I’ve
done a few ARL headswaps and always worked out a strategy to ensure at least
one cluster port maps correctly to the new head (example: FAS3220 to FAS6220 ARL headswap by moving one of the FAS3220’s
10 GbE cards to slot 3 and moving cluster ports onto that, then taking the card
across to the FAS6220 and slot 3, and post-ARL correcting the cluster ports to
follow best practice). I was wondering what I’d do if I absolutely
couldn’t come up with a cunning plan to map a cluster port from old
controller to new controller. And using a 2-node SIM cluster, I demonstrate
what I’d do.
Note: This is of course all unofficial stuff. On
production systems, only NetApp support/personnel
with a valid support case should be using commands to manipulate the
CDB like we do here. Only the absolute minimum required amount of CDB modification
is done to get the node back into quorum.
To
demonstrate this, I have a 2-node cluster (C91) with nodes C91-01 and C91-02.

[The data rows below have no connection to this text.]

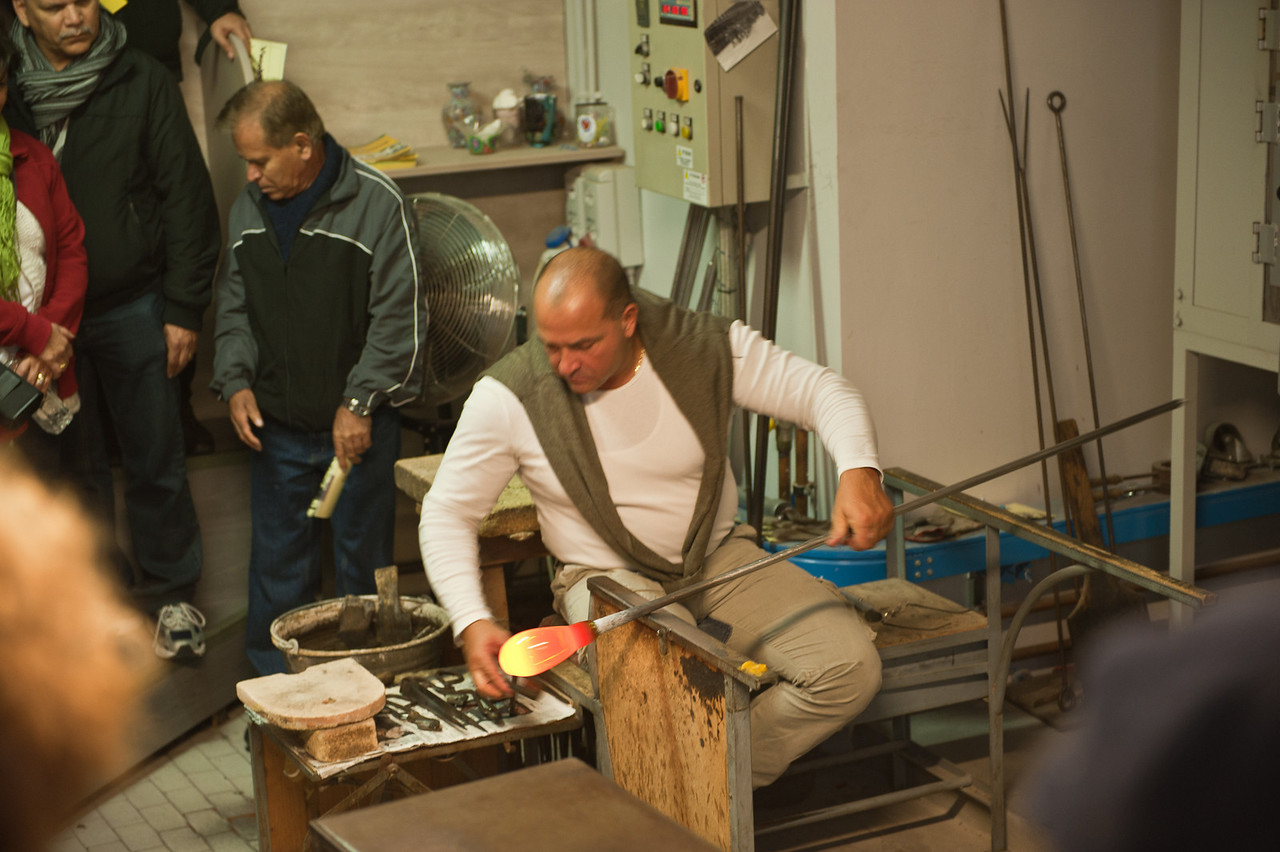 Murano glassblower in a demonstration for the tourist.
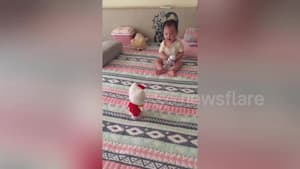 Baby gets scared by voice-activated toy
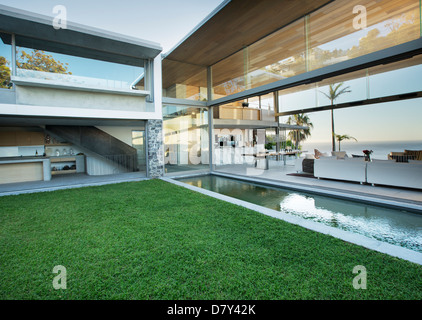 Swimming pool and patio of modern house - Stock Photo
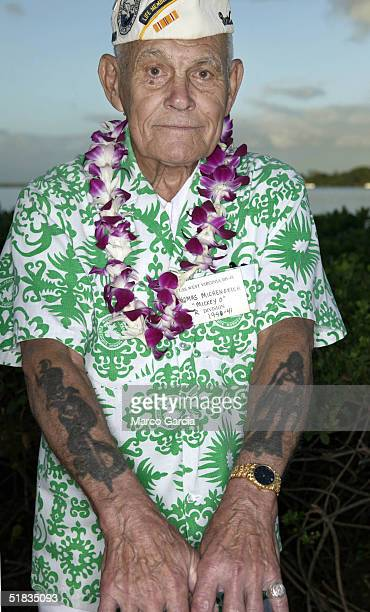 Pearl Harbor survivor Thomas Michenovich shows off his wartime tattoos before the start of a ceremony honoring survivors of the Japanese sneak attack...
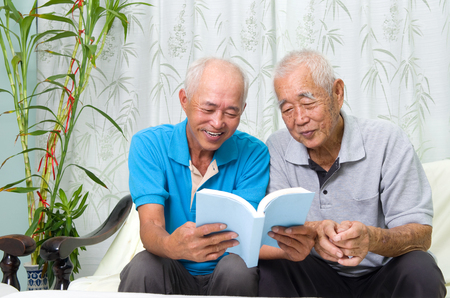 old asian: asian senior man reading a book with his son at home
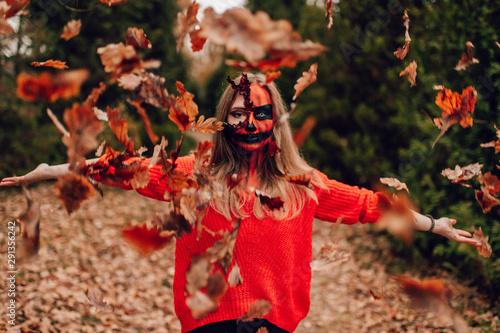 Photo sur Toile Oiseaux sur arbre Young blonde girl with halloween face art posing outdoor. Helloween celebration concept.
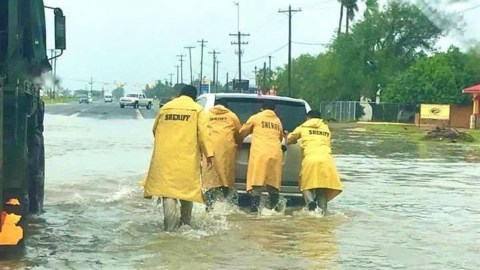 Hidalgo County Sheriff's Department staff push a vehicle through a flooded street. (Photo courtesy of the Hidalgo County Sheriff's Department)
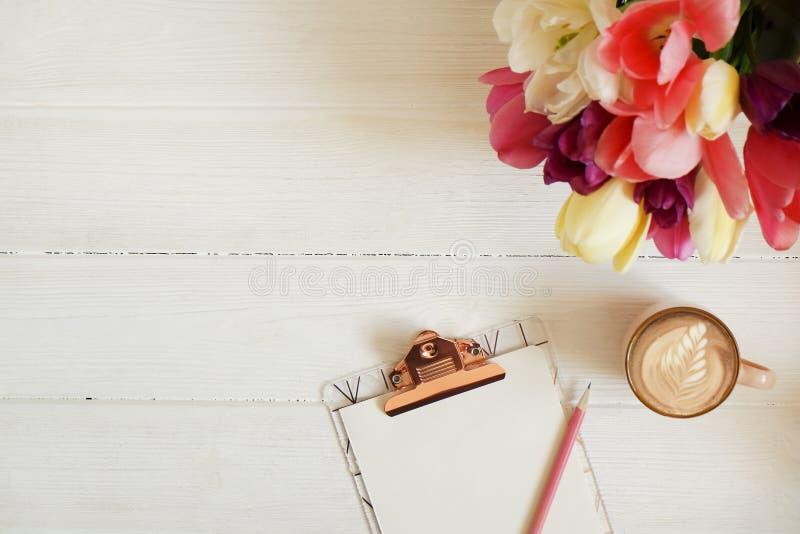 Kobiecy desktop skład z pustego prześcieradła schowkiem, ołówek, filiżanka, tulipanu bukiet, drewniany stołowy tło Kobiety workpl zdjęcie royalty free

What I do is ensure epsilon is on node 2 (C91-02), then I shutdown C91-01 and
remove the two ports (network adapter 5 and 6 which map to e0e and e0f) used for
cluster ports.
Image: Removing cluster ports e0e and e0f from
the simulator
1) Gathering a few outputs and halting node 1
C91::*> version
NetApp Release 9.1: Thu Dec
22 23:05:58 UTC 2016
C91::*> cluster show
Node Health
Eligibility Epsilon
------ ------- -----------
-------
C91-01 true true
false
C91-02 true true
true
C91::*> net int show
-role cluster
Logical Status
Network Current Current
Is
Interface Admin/Oper Address/Mask Node
Port Home
---------- ----------
---------------- ------- ------- ----
C91-01_clus1 up/up 169.254.94.74/16 C91-01 e0e
true
C91-01_clus2 up/up 169.254.94.84/16 C91-01 e0f
true
C91-02_clus1 up/up 169.254.47.70/16 C91-02 e0e
true
C91-02_clus2 up/up 169.254.47.80/16 C91-02 e0f
true
C91::*> net port show
-role cluster
Node: C91-01
Speed(Mbps) Health
Port IPspace Broadcast Link
MTU Admin/Oper Status
---- ------- --------- ----
---- ----------- -------
e0e Cluster Cluster up
1500 auto/1000 healthy
e0f Cluster Cluster up
1500 auto/1000 healthy
Node: C91-02
Speed(Mbps)
Health
Port IPspace Broadcast Link
MTU Admin/Oper Status
---- ------- --------- ----
---- ----------- -------
e0e Cluster Cluster up
1500 auto/1000 healthy
e0f Cluster Cluster up
1500 auto/1000 healthy
C91::*> halt -node C91-01
2) Remove network
adapter 5 and 6 from the simulator
3) Power up node 1
4) Check cluster
quorum
Notice that node 1 (C91-01) is out-of-quorum (cluster
health = false).
C91::*> node show local
-fields node
node
------
C91-01
C91::*> cluster show
Node Health
Eligibility Epsilon
------ ------- -----------
-------
C91-01 false true false
C91-02 false true
true
Notice that node 2 (C91-02) is in quorum (cluster health
= true).
C91::*> node show local
-fields node
node
------
C91-02
C91::*> cluster show
Node Health
Eligibility Epsilon
------ ------- -----------
-------
C91-01 false true
false
C91-02 true true
true
5) Fix the problem
We modify ports e0a and e0b to be cluster ports.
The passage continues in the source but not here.